From the in class work and more discussion with group members, we were able to learn a lot about work. Here’s a short recap:
1) Doing work in physics is specifically about moving objects with a force. Unlike everyday life, where we interpret “doing work” as “expending energy”, in physics it is possible to use energy that does not achieve any work. For example, when a student pushes on a wall but doesn’t move it, they would have expended energy, but since the wall didn’t move no work would have been done.
2) Work can be positive or negative. Positive work is done when the force applied and the displacement are in the same direction. Negative work is done when the force applied and the displacement are in opposite directions. This means that our original equation, W = FΔd should now be updated to W = |FΔd|cosΘ, where Θ is the angle difference between the direction of the force and the direction of the displacement. Note that since cos 90° is equal to zero, when the the displacement is perpendicular to the applied force, the work done is zero.
3) Each force on an object has its own value of work done. We can sum up all the work being done on the system to get the net work on the system, Wnet = ΣW. Another way to find the net work is by using the net force on the system and the displacement, Wnet = |FnetΔd|cosΘ. If the net work is positive, the system gains kinetic energy. Likewise, if the net work is negative, the system loses kinetic energy. This is called the kinetic energy - net work theorem and is represented by the expression: Wnet = Ek final - Ek initial = ΔEk.

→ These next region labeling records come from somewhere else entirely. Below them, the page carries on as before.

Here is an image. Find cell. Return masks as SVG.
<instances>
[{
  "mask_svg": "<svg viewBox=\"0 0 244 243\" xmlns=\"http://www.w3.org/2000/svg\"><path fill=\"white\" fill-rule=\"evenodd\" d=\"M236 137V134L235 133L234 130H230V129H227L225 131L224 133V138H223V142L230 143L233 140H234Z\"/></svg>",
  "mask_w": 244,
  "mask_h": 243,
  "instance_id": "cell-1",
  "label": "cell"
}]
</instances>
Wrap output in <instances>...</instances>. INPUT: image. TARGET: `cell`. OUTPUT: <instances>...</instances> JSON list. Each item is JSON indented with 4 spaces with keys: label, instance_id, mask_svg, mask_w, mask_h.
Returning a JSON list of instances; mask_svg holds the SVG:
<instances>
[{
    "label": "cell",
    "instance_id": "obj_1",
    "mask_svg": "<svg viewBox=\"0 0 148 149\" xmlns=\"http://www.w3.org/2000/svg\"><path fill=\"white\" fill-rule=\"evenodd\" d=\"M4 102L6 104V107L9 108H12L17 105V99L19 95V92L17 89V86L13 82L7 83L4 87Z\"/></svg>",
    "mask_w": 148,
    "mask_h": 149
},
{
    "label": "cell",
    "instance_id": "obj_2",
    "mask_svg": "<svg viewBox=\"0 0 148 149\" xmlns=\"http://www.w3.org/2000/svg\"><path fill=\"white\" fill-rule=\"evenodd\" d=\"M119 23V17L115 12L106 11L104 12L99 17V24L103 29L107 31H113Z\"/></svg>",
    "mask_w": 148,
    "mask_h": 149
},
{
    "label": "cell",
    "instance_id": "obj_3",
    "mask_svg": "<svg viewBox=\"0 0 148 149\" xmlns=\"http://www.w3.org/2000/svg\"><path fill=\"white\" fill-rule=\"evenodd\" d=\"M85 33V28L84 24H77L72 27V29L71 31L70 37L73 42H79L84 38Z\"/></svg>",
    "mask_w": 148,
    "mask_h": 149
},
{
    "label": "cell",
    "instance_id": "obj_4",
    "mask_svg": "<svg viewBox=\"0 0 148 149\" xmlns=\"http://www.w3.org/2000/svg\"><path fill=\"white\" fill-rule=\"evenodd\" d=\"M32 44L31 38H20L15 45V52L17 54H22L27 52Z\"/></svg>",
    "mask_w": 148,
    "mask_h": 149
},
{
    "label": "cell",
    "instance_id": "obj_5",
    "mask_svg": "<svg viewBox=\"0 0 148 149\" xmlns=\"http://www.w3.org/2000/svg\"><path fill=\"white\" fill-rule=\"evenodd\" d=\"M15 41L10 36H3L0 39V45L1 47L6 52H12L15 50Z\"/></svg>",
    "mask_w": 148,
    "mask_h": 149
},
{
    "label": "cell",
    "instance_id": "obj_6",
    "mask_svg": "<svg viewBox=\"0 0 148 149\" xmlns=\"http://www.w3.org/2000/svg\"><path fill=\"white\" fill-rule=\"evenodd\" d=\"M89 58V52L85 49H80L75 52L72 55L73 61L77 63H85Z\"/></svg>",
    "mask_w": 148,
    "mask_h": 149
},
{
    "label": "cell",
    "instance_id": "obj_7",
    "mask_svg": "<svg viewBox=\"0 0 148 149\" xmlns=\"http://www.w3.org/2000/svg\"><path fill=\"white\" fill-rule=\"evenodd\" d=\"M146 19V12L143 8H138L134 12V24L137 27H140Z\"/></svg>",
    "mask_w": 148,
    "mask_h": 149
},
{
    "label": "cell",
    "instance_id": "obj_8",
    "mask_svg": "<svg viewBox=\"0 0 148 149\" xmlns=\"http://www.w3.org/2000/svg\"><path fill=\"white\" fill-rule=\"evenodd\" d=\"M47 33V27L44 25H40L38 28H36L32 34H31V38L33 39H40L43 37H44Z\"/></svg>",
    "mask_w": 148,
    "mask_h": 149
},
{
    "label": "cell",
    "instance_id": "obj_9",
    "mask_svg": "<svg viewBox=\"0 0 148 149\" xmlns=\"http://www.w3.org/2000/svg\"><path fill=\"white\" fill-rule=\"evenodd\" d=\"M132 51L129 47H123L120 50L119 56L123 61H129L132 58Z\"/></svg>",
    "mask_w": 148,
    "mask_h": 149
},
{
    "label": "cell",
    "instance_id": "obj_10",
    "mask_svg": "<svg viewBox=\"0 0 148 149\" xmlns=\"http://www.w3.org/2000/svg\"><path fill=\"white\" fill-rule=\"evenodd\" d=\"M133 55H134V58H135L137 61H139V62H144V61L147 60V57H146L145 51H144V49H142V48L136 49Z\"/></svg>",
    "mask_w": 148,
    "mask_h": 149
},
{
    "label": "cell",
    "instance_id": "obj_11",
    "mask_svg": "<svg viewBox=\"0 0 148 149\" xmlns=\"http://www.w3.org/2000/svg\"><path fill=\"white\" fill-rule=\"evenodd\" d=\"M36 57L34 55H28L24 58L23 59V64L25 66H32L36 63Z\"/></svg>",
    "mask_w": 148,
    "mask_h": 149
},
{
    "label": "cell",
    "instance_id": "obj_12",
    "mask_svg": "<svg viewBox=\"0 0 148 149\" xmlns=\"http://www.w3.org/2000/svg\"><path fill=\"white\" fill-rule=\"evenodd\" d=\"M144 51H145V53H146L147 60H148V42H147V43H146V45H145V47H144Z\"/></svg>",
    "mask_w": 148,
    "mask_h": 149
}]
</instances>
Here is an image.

That’s quite a lot to take in, and I still have a few questions.
1) Since work depends on the direction of the force and the direction of the displacement, why isn’t it a vector?

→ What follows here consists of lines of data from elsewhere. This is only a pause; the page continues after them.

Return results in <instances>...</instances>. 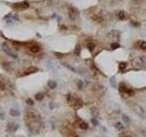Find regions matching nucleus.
<instances>
[{
	"label": "nucleus",
	"instance_id": "nucleus-1",
	"mask_svg": "<svg viewBox=\"0 0 146 137\" xmlns=\"http://www.w3.org/2000/svg\"><path fill=\"white\" fill-rule=\"evenodd\" d=\"M133 111H134V113H136L138 116H140L141 118L144 119V118L146 117V114H145L144 110L142 109V107H141L140 105H137V104L133 105Z\"/></svg>",
	"mask_w": 146,
	"mask_h": 137
},
{
	"label": "nucleus",
	"instance_id": "nucleus-2",
	"mask_svg": "<svg viewBox=\"0 0 146 137\" xmlns=\"http://www.w3.org/2000/svg\"><path fill=\"white\" fill-rule=\"evenodd\" d=\"M78 10H77L75 7H72V6H70V8H69V17L71 20H75L78 17Z\"/></svg>",
	"mask_w": 146,
	"mask_h": 137
},
{
	"label": "nucleus",
	"instance_id": "nucleus-3",
	"mask_svg": "<svg viewBox=\"0 0 146 137\" xmlns=\"http://www.w3.org/2000/svg\"><path fill=\"white\" fill-rule=\"evenodd\" d=\"M13 6H14V8H21V9H26V8L29 7V5H28V3L27 1H25V2H22V3H17V4H14Z\"/></svg>",
	"mask_w": 146,
	"mask_h": 137
},
{
	"label": "nucleus",
	"instance_id": "nucleus-4",
	"mask_svg": "<svg viewBox=\"0 0 146 137\" xmlns=\"http://www.w3.org/2000/svg\"><path fill=\"white\" fill-rule=\"evenodd\" d=\"M38 71V69L37 67H34V66H30L27 69L26 71V74H32V73H36V72Z\"/></svg>",
	"mask_w": 146,
	"mask_h": 137
},
{
	"label": "nucleus",
	"instance_id": "nucleus-5",
	"mask_svg": "<svg viewBox=\"0 0 146 137\" xmlns=\"http://www.w3.org/2000/svg\"><path fill=\"white\" fill-rule=\"evenodd\" d=\"M29 50L32 52V53H38L40 51V47L38 45H31L29 47Z\"/></svg>",
	"mask_w": 146,
	"mask_h": 137
},
{
	"label": "nucleus",
	"instance_id": "nucleus-6",
	"mask_svg": "<svg viewBox=\"0 0 146 137\" xmlns=\"http://www.w3.org/2000/svg\"><path fill=\"white\" fill-rule=\"evenodd\" d=\"M82 105H83V101H82L81 99H76L75 100V102H74V108L78 110V109H80V108L82 107Z\"/></svg>",
	"mask_w": 146,
	"mask_h": 137
},
{
	"label": "nucleus",
	"instance_id": "nucleus-7",
	"mask_svg": "<svg viewBox=\"0 0 146 137\" xmlns=\"http://www.w3.org/2000/svg\"><path fill=\"white\" fill-rule=\"evenodd\" d=\"M18 129V125L15 124V123H9V124L7 125V127H6V130L11 131V132L17 131Z\"/></svg>",
	"mask_w": 146,
	"mask_h": 137
},
{
	"label": "nucleus",
	"instance_id": "nucleus-8",
	"mask_svg": "<svg viewBox=\"0 0 146 137\" xmlns=\"http://www.w3.org/2000/svg\"><path fill=\"white\" fill-rule=\"evenodd\" d=\"M127 90L128 88L126 87V85L122 82V83L119 84V90H120V92H122V93H124V92H126L127 91Z\"/></svg>",
	"mask_w": 146,
	"mask_h": 137
},
{
	"label": "nucleus",
	"instance_id": "nucleus-9",
	"mask_svg": "<svg viewBox=\"0 0 146 137\" xmlns=\"http://www.w3.org/2000/svg\"><path fill=\"white\" fill-rule=\"evenodd\" d=\"M118 18L120 20H124L127 18V14L124 12V11H120L118 13Z\"/></svg>",
	"mask_w": 146,
	"mask_h": 137
},
{
	"label": "nucleus",
	"instance_id": "nucleus-10",
	"mask_svg": "<svg viewBox=\"0 0 146 137\" xmlns=\"http://www.w3.org/2000/svg\"><path fill=\"white\" fill-rule=\"evenodd\" d=\"M47 86L49 89H56L57 88V82L55 80H48Z\"/></svg>",
	"mask_w": 146,
	"mask_h": 137
},
{
	"label": "nucleus",
	"instance_id": "nucleus-11",
	"mask_svg": "<svg viewBox=\"0 0 146 137\" xmlns=\"http://www.w3.org/2000/svg\"><path fill=\"white\" fill-rule=\"evenodd\" d=\"M108 36H111L112 38H119V37H120V32H119V31H117V30H112V31L110 32V34H109Z\"/></svg>",
	"mask_w": 146,
	"mask_h": 137
},
{
	"label": "nucleus",
	"instance_id": "nucleus-12",
	"mask_svg": "<svg viewBox=\"0 0 146 137\" xmlns=\"http://www.w3.org/2000/svg\"><path fill=\"white\" fill-rule=\"evenodd\" d=\"M79 127L82 129V130H88V128H89V125H88L87 123H85V122H80V123H79Z\"/></svg>",
	"mask_w": 146,
	"mask_h": 137
},
{
	"label": "nucleus",
	"instance_id": "nucleus-13",
	"mask_svg": "<svg viewBox=\"0 0 146 137\" xmlns=\"http://www.w3.org/2000/svg\"><path fill=\"white\" fill-rule=\"evenodd\" d=\"M9 113H10V115L13 116V117H18V116L20 115V113L18 112V110H14V109H11Z\"/></svg>",
	"mask_w": 146,
	"mask_h": 137
},
{
	"label": "nucleus",
	"instance_id": "nucleus-14",
	"mask_svg": "<svg viewBox=\"0 0 146 137\" xmlns=\"http://www.w3.org/2000/svg\"><path fill=\"white\" fill-rule=\"evenodd\" d=\"M90 113H91L92 117H94V118H97V116L99 115V112L97 111V109L95 107H92L90 109Z\"/></svg>",
	"mask_w": 146,
	"mask_h": 137
},
{
	"label": "nucleus",
	"instance_id": "nucleus-15",
	"mask_svg": "<svg viewBox=\"0 0 146 137\" xmlns=\"http://www.w3.org/2000/svg\"><path fill=\"white\" fill-rule=\"evenodd\" d=\"M35 98L37 101H41L43 99H44V94L43 93H41V92H39V93H37L35 95Z\"/></svg>",
	"mask_w": 146,
	"mask_h": 137
},
{
	"label": "nucleus",
	"instance_id": "nucleus-16",
	"mask_svg": "<svg viewBox=\"0 0 146 137\" xmlns=\"http://www.w3.org/2000/svg\"><path fill=\"white\" fill-rule=\"evenodd\" d=\"M80 50H81V47H80V44H78L76 47H75L74 53L76 54V55H80Z\"/></svg>",
	"mask_w": 146,
	"mask_h": 137
},
{
	"label": "nucleus",
	"instance_id": "nucleus-17",
	"mask_svg": "<svg viewBox=\"0 0 146 137\" xmlns=\"http://www.w3.org/2000/svg\"><path fill=\"white\" fill-rule=\"evenodd\" d=\"M87 48L89 51H92V50L94 49V48H95V44L92 43V42H89V43L87 44Z\"/></svg>",
	"mask_w": 146,
	"mask_h": 137
},
{
	"label": "nucleus",
	"instance_id": "nucleus-18",
	"mask_svg": "<svg viewBox=\"0 0 146 137\" xmlns=\"http://www.w3.org/2000/svg\"><path fill=\"white\" fill-rule=\"evenodd\" d=\"M126 68H127V63H126V62H120V64H119V69H120L121 71H124Z\"/></svg>",
	"mask_w": 146,
	"mask_h": 137
},
{
	"label": "nucleus",
	"instance_id": "nucleus-19",
	"mask_svg": "<svg viewBox=\"0 0 146 137\" xmlns=\"http://www.w3.org/2000/svg\"><path fill=\"white\" fill-rule=\"evenodd\" d=\"M110 82H111V86H112L113 88H116V80H115V77H114V76L111 78V80H110Z\"/></svg>",
	"mask_w": 146,
	"mask_h": 137
},
{
	"label": "nucleus",
	"instance_id": "nucleus-20",
	"mask_svg": "<svg viewBox=\"0 0 146 137\" xmlns=\"http://www.w3.org/2000/svg\"><path fill=\"white\" fill-rule=\"evenodd\" d=\"M115 128H116L118 131H122L123 129V125L121 123H117L116 124H115Z\"/></svg>",
	"mask_w": 146,
	"mask_h": 137
},
{
	"label": "nucleus",
	"instance_id": "nucleus-21",
	"mask_svg": "<svg viewBox=\"0 0 146 137\" xmlns=\"http://www.w3.org/2000/svg\"><path fill=\"white\" fill-rule=\"evenodd\" d=\"M121 46H120V44L119 43H111V48H112V49H116V48H120Z\"/></svg>",
	"mask_w": 146,
	"mask_h": 137
},
{
	"label": "nucleus",
	"instance_id": "nucleus-22",
	"mask_svg": "<svg viewBox=\"0 0 146 137\" xmlns=\"http://www.w3.org/2000/svg\"><path fill=\"white\" fill-rule=\"evenodd\" d=\"M122 119H123V121H124V123H127V124L130 123V118H129L127 115L122 114Z\"/></svg>",
	"mask_w": 146,
	"mask_h": 137
},
{
	"label": "nucleus",
	"instance_id": "nucleus-23",
	"mask_svg": "<svg viewBox=\"0 0 146 137\" xmlns=\"http://www.w3.org/2000/svg\"><path fill=\"white\" fill-rule=\"evenodd\" d=\"M0 90H6V84H5V82L2 80H0Z\"/></svg>",
	"mask_w": 146,
	"mask_h": 137
},
{
	"label": "nucleus",
	"instance_id": "nucleus-24",
	"mask_svg": "<svg viewBox=\"0 0 146 137\" xmlns=\"http://www.w3.org/2000/svg\"><path fill=\"white\" fill-rule=\"evenodd\" d=\"M93 19L95 20V21H97L98 23H101L102 22V18L101 17H99V16H95V17H93Z\"/></svg>",
	"mask_w": 146,
	"mask_h": 137
},
{
	"label": "nucleus",
	"instance_id": "nucleus-25",
	"mask_svg": "<svg viewBox=\"0 0 146 137\" xmlns=\"http://www.w3.org/2000/svg\"><path fill=\"white\" fill-rule=\"evenodd\" d=\"M90 122H91V123L94 125V126H97V125H99V121L96 119V118H91V120H90Z\"/></svg>",
	"mask_w": 146,
	"mask_h": 137
},
{
	"label": "nucleus",
	"instance_id": "nucleus-26",
	"mask_svg": "<svg viewBox=\"0 0 146 137\" xmlns=\"http://www.w3.org/2000/svg\"><path fill=\"white\" fill-rule=\"evenodd\" d=\"M135 63H136V65L137 66H141L143 64V62H142V60H141V58L136 59V60H135Z\"/></svg>",
	"mask_w": 146,
	"mask_h": 137
},
{
	"label": "nucleus",
	"instance_id": "nucleus-27",
	"mask_svg": "<svg viewBox=\"0 0 146 137\" xmlns=\"http://www.w3.org/2000/svg\"><path fill=\"white\" fill-rule=\"evenodd\" d=\"M140 48L141 49H146V41H141Z\"/></svg>",
	"mask_w": 146,
	"mask_h": 137
},
{
	"label": "nucleus",
	"instance_id": "nucleus-28",
	"mask_svg": "<svg viewBox=\"0 0 146 137\" xmlns=\"http://www.w3.org/2000/svg\"><path fill=\"white\" fill-rule=\"evenodd\" d=\"M77 85H78L79 90H81L82 88H83V82H82V80H79L78 83H77Z\"/></svg>",
	"mask_w": 146,
	"mask_h": 137
},
{
	"label": "nucleus",
	"instance_id": "nucleus-29",
	"mask_svg": "<svg viewBox=\"0 0 146 137\" xmlns=\"http://www.w3.org/2000/svg\"><path fill=\"white\" fill-rule=\"evenodd\" d=\"M26 102H27V104H28V105H34V101H33V100H31V99H27V101H26Z\"/></svg>",
	"mask_w": 146,
	"mask_h": 137
},
{
	"label": "nucleus",
	"instance_id": "nucleus-30",
	"mask_svg": "<svg viewBox=\"0 0 146 137\" xmlns=\"http://www.w3.org/2000/svg\"><path fill=\"white\" fill-rule=\"evenodd\" d=\"M126 93L128 94L129 96H132L133 94H134V92H133V90H132L128 89L127 90V91H126Z\"/></svg>",
	"mask_w": 146,
	"mask_h": 137
},
{
	"label": "nucleus",
	"instance_id": "nucleus-31",
	"mask_svg": "<svg viewBox=\"0 0 146 137\" xmlns=\"http://www.w3.org/2000/svg\"><path fill=\"white\" fill-rule=\"evenodd\" d=\"M132 26H135V27L140 26V24H139V23H137L136 21H132Z\"/></svg>",
	"mask_w": 146,
	"mask_h": 137
},
{
	"label": "nucleus",
	"instance_id": "nucleus-32",
	"mask_svg": "<svg viewBox=\"0 0 146 137\" xmlns=\"http://www.w3.org/2000/svg\"><path fill=\"white\" fill-rule=\"evenodd\" d=\"M55 55H56V56H57L58 58H59V59H60V58H61V57L63 56V55H62L61 53H58V52H55Z\"/></svg>",
	"mask_w": 146,
	"mask_h": 137
},
{
	"label": "nucleus",
	"instance_id": "nucleus-33",
	"mask_svg": "<svg viewBox=\"0 0 146 137\" xmlns=\"http://www.w3.org/2000/svg\"><path fill=\"white\" fill-rule=\"evenodd\" d=\"M70 98H71L70 94H68V95H67V100H68V101H70Z\"/></svg>",
	"mask_w": 146,
	"mask_h": 137
},
{
	"label": "nucleus",
	"instance_id": "nucleus-34",
	"mask_svg": "<svg viewBox=\"0 0 146 137\" xmlns=\"http://www.w3.org/2000/svg\"><path fill=\"white\" fill-rule=\"evenodd\" d=\"M134 2L135 3H138V4H139V3H141V2H142V0H134Z\"/></svg>",
	"mask_w": 146,
	"mask_h": 137
},
{
	"label": "nucleus",
	"instance_id": "nucleus-35",
	"mask_svg": "<svg viewBox=\"0 0 146 137\" xmlns=\"http://www.w3.org/2000/svg\"><path fill=\"white\" fill-rule=\"evenodd\" d=\"M73 137H80V136H78V135H74Z\"/></svg>",
	"mask_w": 146,
	"mask_h": 137
},
{
	"label": "nucleus",
	"instance_id": "nucleus-36",
	"mask_svg": "<svg viewBox=\"0 0 146 137\" xmlns=\"http://www.w3.org/2000/svg\"><path fill=\"white\" fill-rule=\"evenodd\" d=\"M125 137H131V136H125Z\"/></svg>",
	"mask_w": 146,
	"mask_h": 137
}]
</instances>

2) With W = FΔd, a gain in gravitational potential energy would result in an increase in work. Would the equation Wnet = Ek final - Ek initial = ΔEk have also applied to a change in gravitational potential energy? If so, that would mean that work is a change in mechanical energy. The equation would look like this: Wnet = (Ek final - Ek initial) + (Eg final - Eg initial) = ΔEmech.
Something interesting that I found out today is that when drawing LOL diagrams to show the transfer of energy, we can simply extend the LOL diagram further to show multiple stages of energy transfer! We then get an LOLOLOLOL… diagram!
|In this blog post, I gained an understanding of the concept of work in physics! I made an important distinction between the physics definition of work compared to everyday life: work in physics is about moving objects with a force, or changing the energy of a system, while work in everyday life is about putting in the effort. I learned how to calculate work with the equation Wnet =||FnetΔd||cosΘ and noted that it was a scalar and had a special unit: the joule (symbol: J). In addition, I found that each force has their own value of work done, and that the net work represents the total change in energy, which can be used to determine if the system is gaining or losing energy.|